→ Instructions to follow
Without any pictures, print the lines below from the one that has "Person holding smart" through the one that has "Close up photo", exactly and nothing else.

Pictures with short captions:

-- Opening Marker --

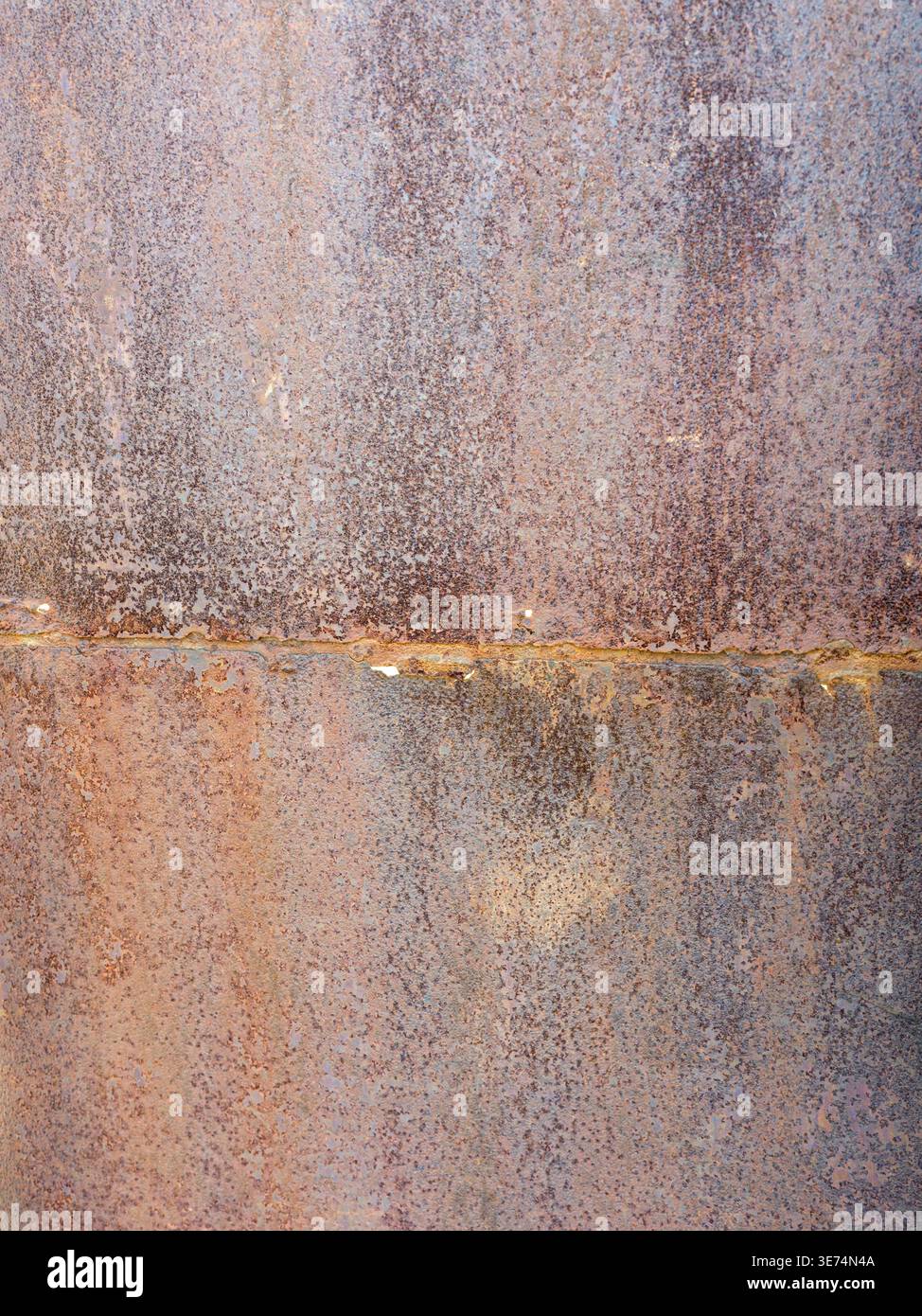 Eine detaillierte Makroaufnahme einer stark oxidierten Metalloberfläche mit einer horizontalen Schweißnaht und einem schönen Farbverlauf von Rostfarben von Orange Stockfoto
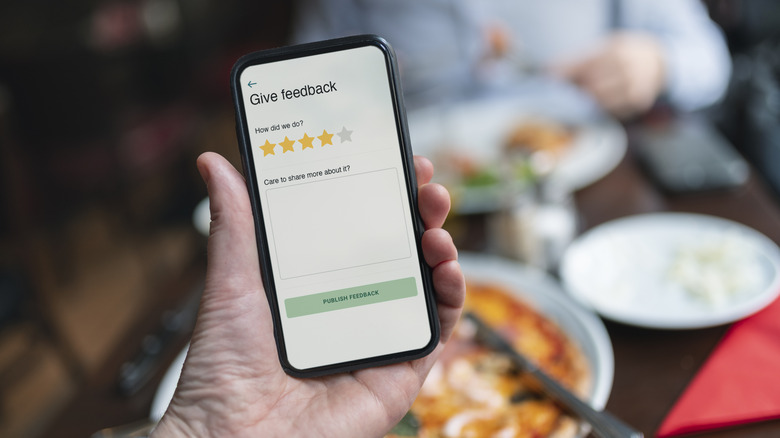 Person holding smart phone with restaurant rating app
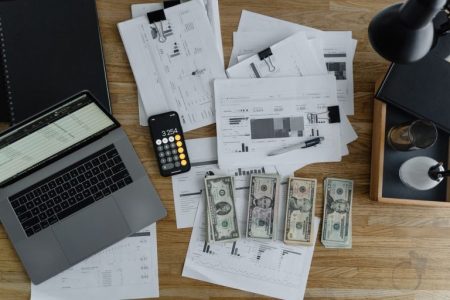 money and documents on a desk by computer;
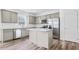 Modern kitchen with stainless steel appliances, granite countertops, and a center island for cooking at 3639 Olive Grove Ln, Covington, GA 30016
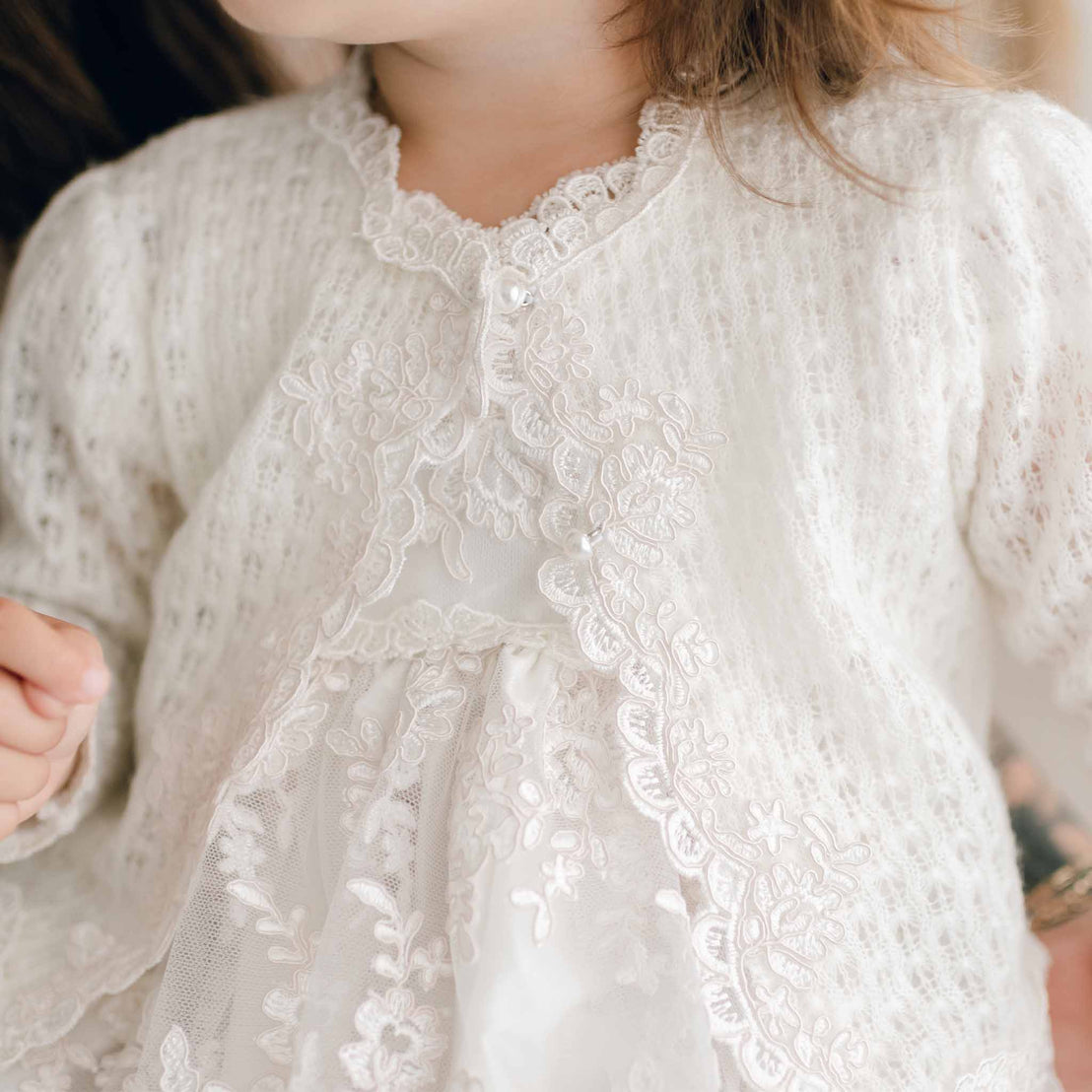 Close up photo of the knit detail on the Penelope knit christening sweater, edged with a floral lace.
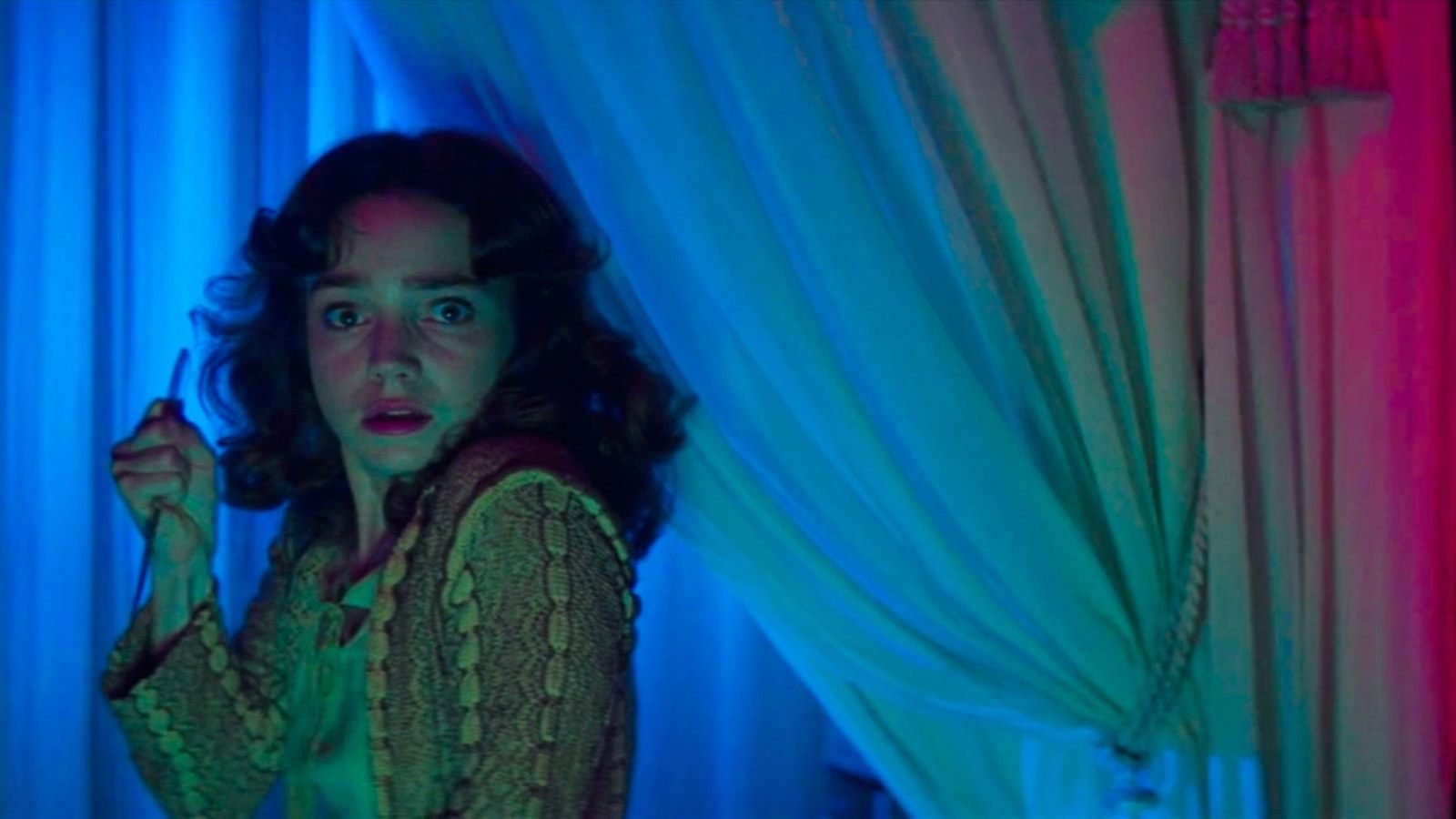 Una joven asustada con un cuchillo se asoma tras una cortina bajo luces azules y rojas, en Suspiria (1977)
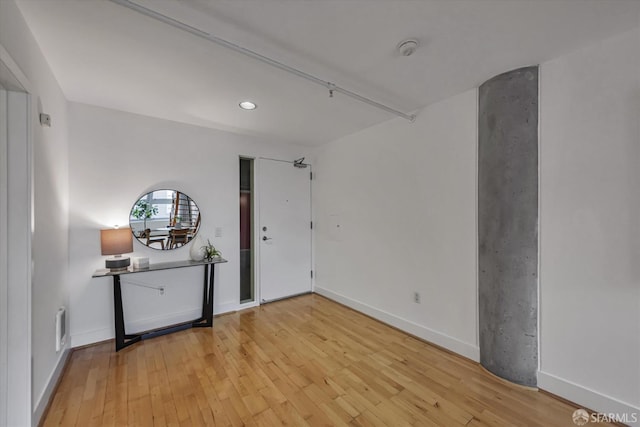 unfurnished room with hardwood / wood-style floors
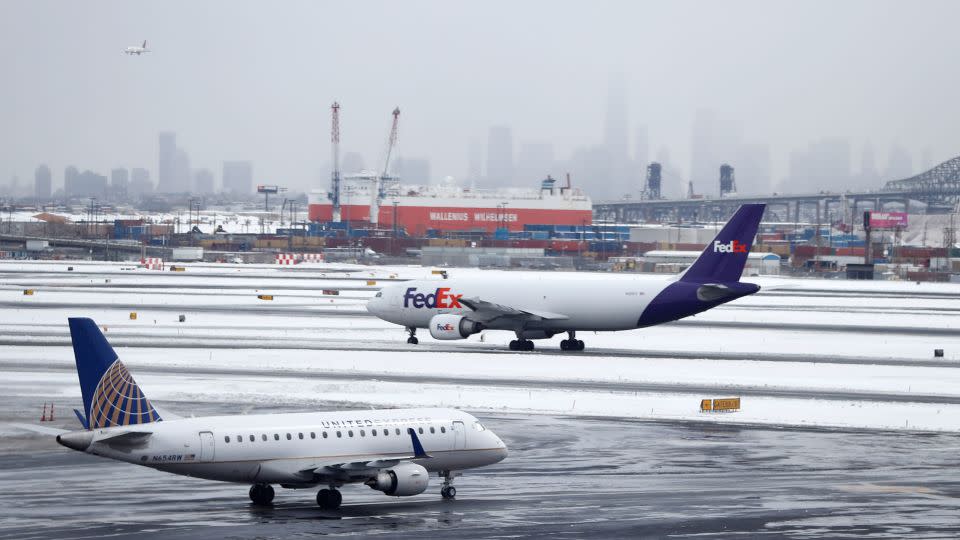 The Lower Manhattan skyline is partially obstructed by fog as planes taxi at Newark Liberty International Airport a day after a snowstorm hit the region. - Julio Cortez/AP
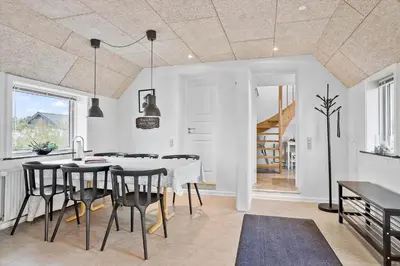 a kitchen and dining room with a table and chairs at 172-Thisted-Fiskervej-72 in Thisted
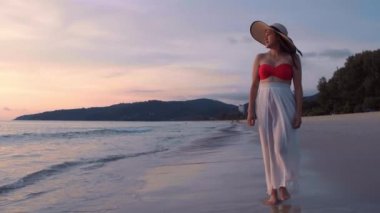 Altın gün batımında, plajda çıplak ayakla yürüyen 4K Slow motion kadın. Kumda ayak izleri bırakıyor. Yaz tatilindeki kadın turist. Tayland, Phuket plajında dinleniyor.. 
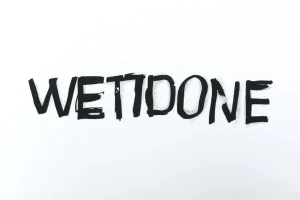 We11done Graffiti Brush Logo Print T-Shirt White Front Brand Print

-- Closing Marker --

→ Task solution
 Person holding smart phone with restaurant rating app
 money and documents on a desk by computer;
 Modern kitchen with stainless steel appliances, granite countertops, and a center island for cooking at 3639 Olive Grove Ln, Covington, GA 30016
 Close up photo of the knit detail on the Penelope knit christening sweater, edged with a floral lace.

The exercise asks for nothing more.